Mathieu et sa compagne cuisinent parfois tous les deux, pour « partager ce moment », m’a-t-il expliqué. Il m’a également dit que beaucoup de ses recettes étaient inspirées du réseau social Instagram. On peut supposer que c’est une façon pour lui d’avoir une bonne image de sa propre vie en s’inspirant de celles des influenceurs auxquels il s’identifie.  Ainsi, la conception que nous avons de l’alimentation va bien plus loin que le simple fait de se nourrir, elle est largement symbolique et contribue à construire notre identité sociale.  Pour Mathieu, c’est un des éléments fondateurs de son style de vie sain, écologique et « ouvert sur le monde ».

Il est clair que la plupart des personnes qu’il côtoie ont une alimentation, de même qu’une position socio-économique, similaire à la sienne.
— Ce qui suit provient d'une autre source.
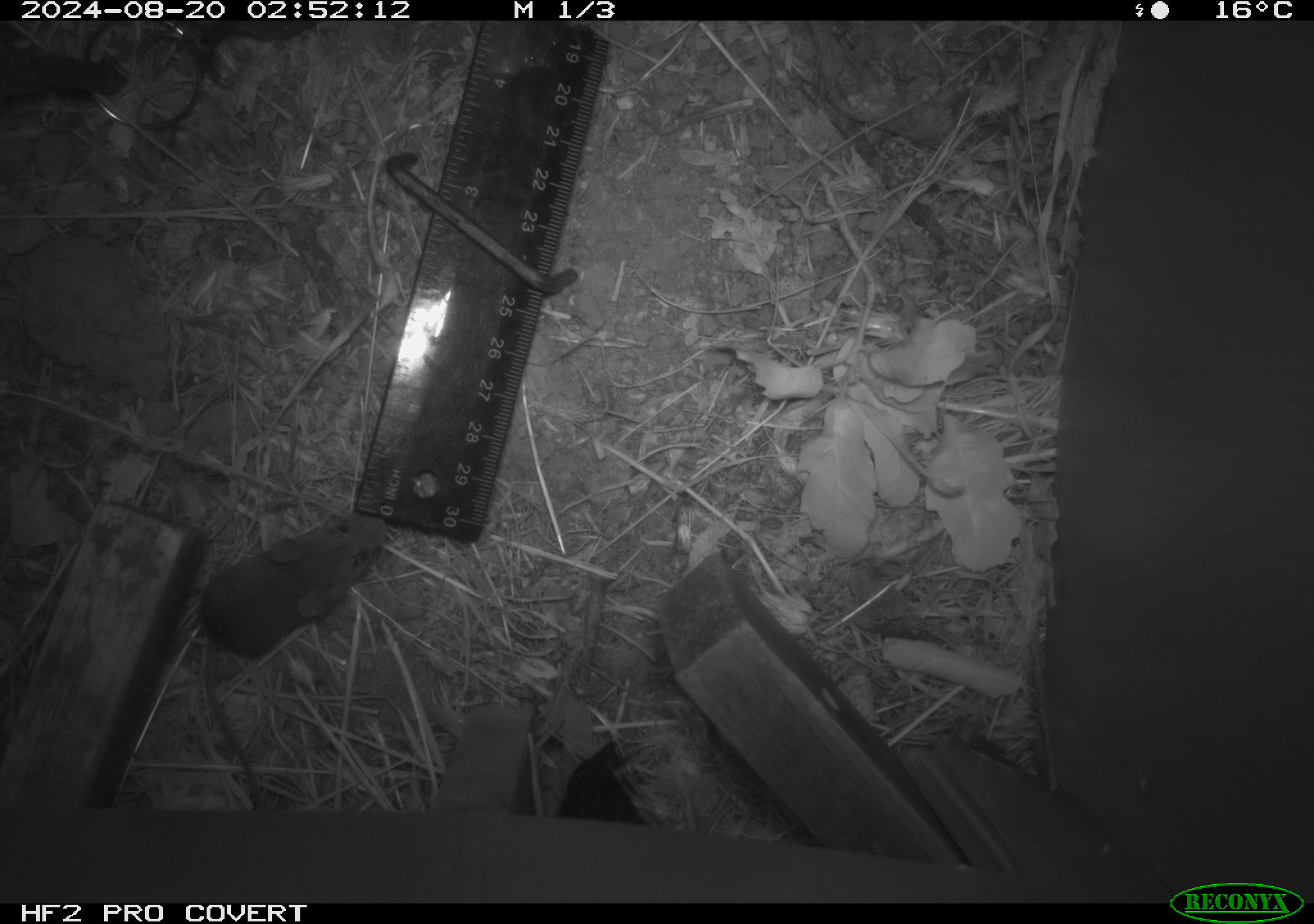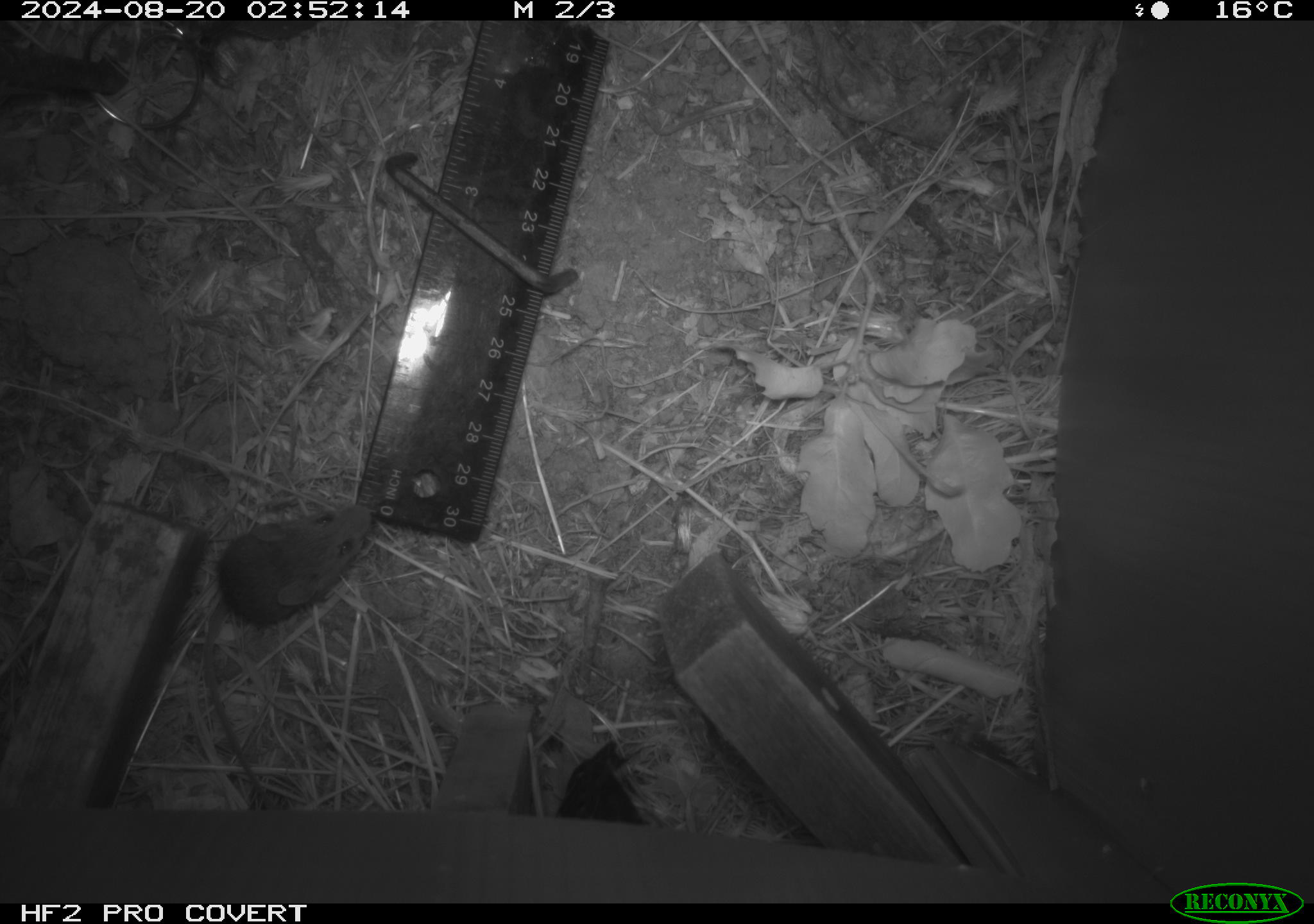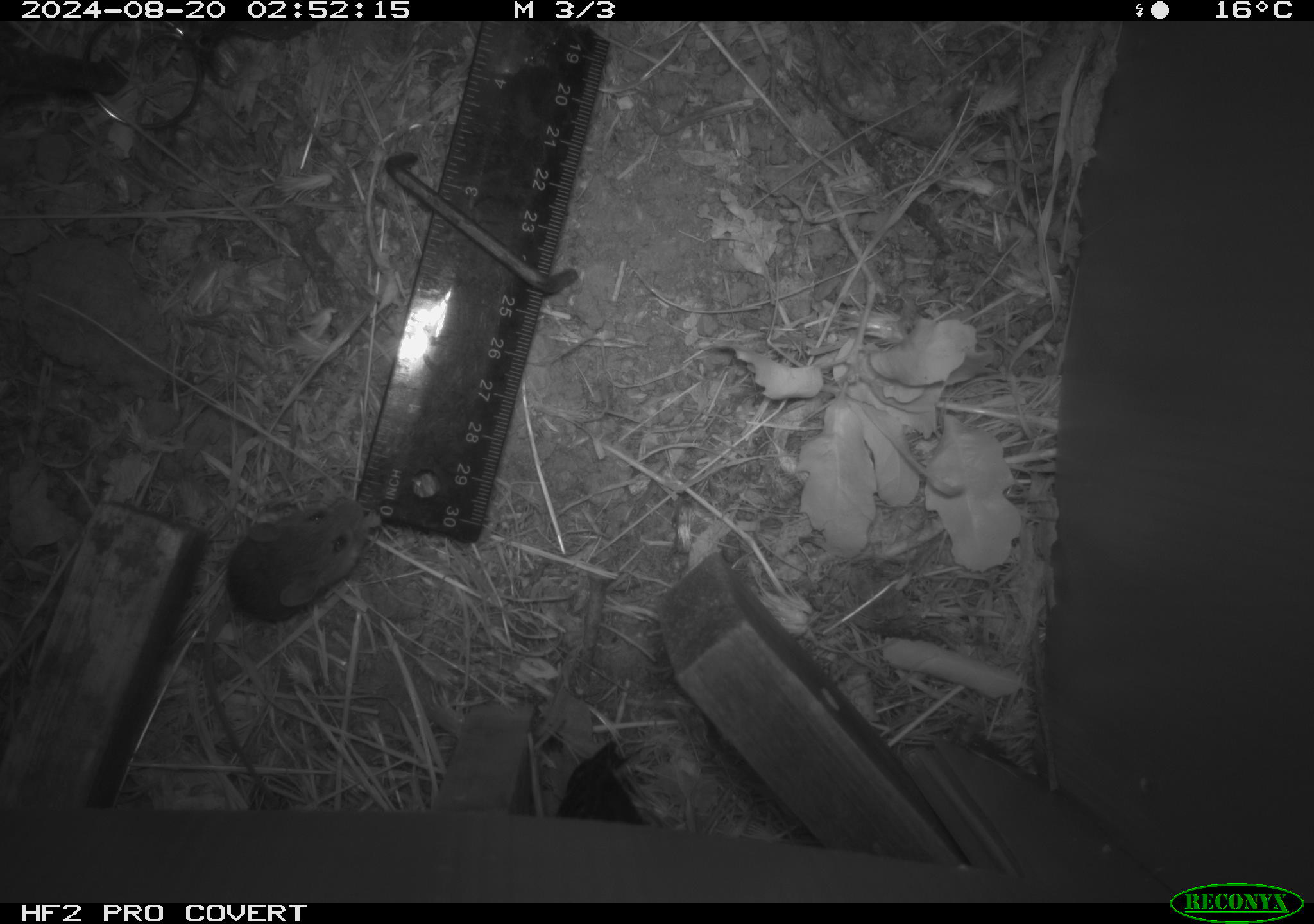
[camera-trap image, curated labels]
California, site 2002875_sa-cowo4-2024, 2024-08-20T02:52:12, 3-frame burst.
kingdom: Animalia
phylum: Chordata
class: Mammalia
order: Rodentia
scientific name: Rodentia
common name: mouse species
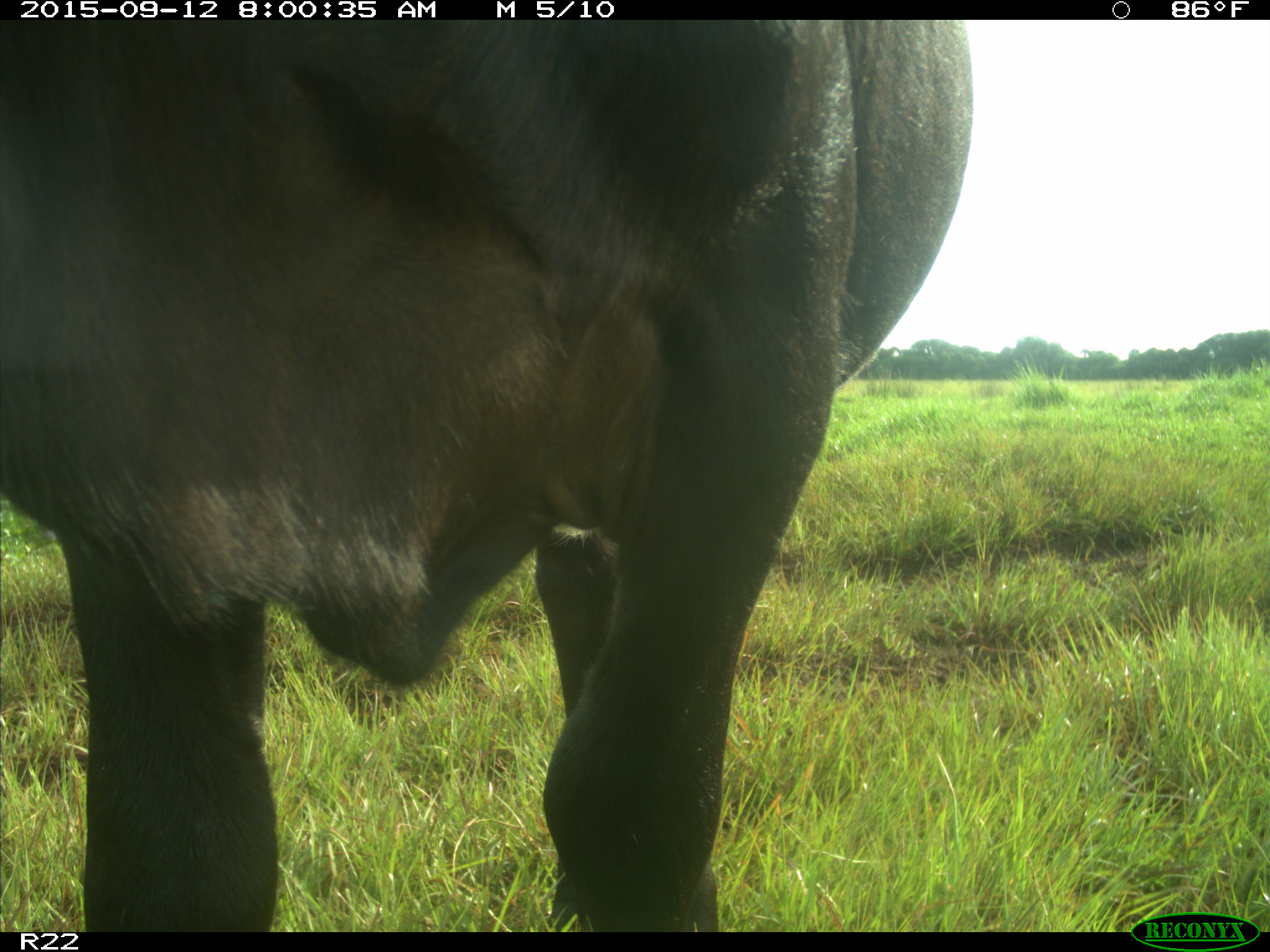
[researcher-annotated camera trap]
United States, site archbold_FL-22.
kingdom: Animalia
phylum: Chordata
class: Mammalia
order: Artiodactyla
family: Bovidae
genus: Bos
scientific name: Bos taurus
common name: domestic cow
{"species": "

Lorsque je lui ai demandé comment ses goûts avaient évolué à travers le temps, il m’a dit que quand il était enfant il détestait beaucoup d’aliments, son adolescence quant à elle était centrée sur la viande et le pain, mais maintenant il est attiré par des choses différentes : « Maintenant j’ai pris beaucoup de plaisir dans des trucs qu’avant je trouvais pas ouf, là un bon Dahl ça me fait trop plaisir de le préparer », « ça m’aurait semblé chiant mais maintenant je trouve ça cool ». Il dit qu’il a parfois l’impression d’être un « daron » (un père de famille, un « vieux ») mais que c’est assez « cool » au final.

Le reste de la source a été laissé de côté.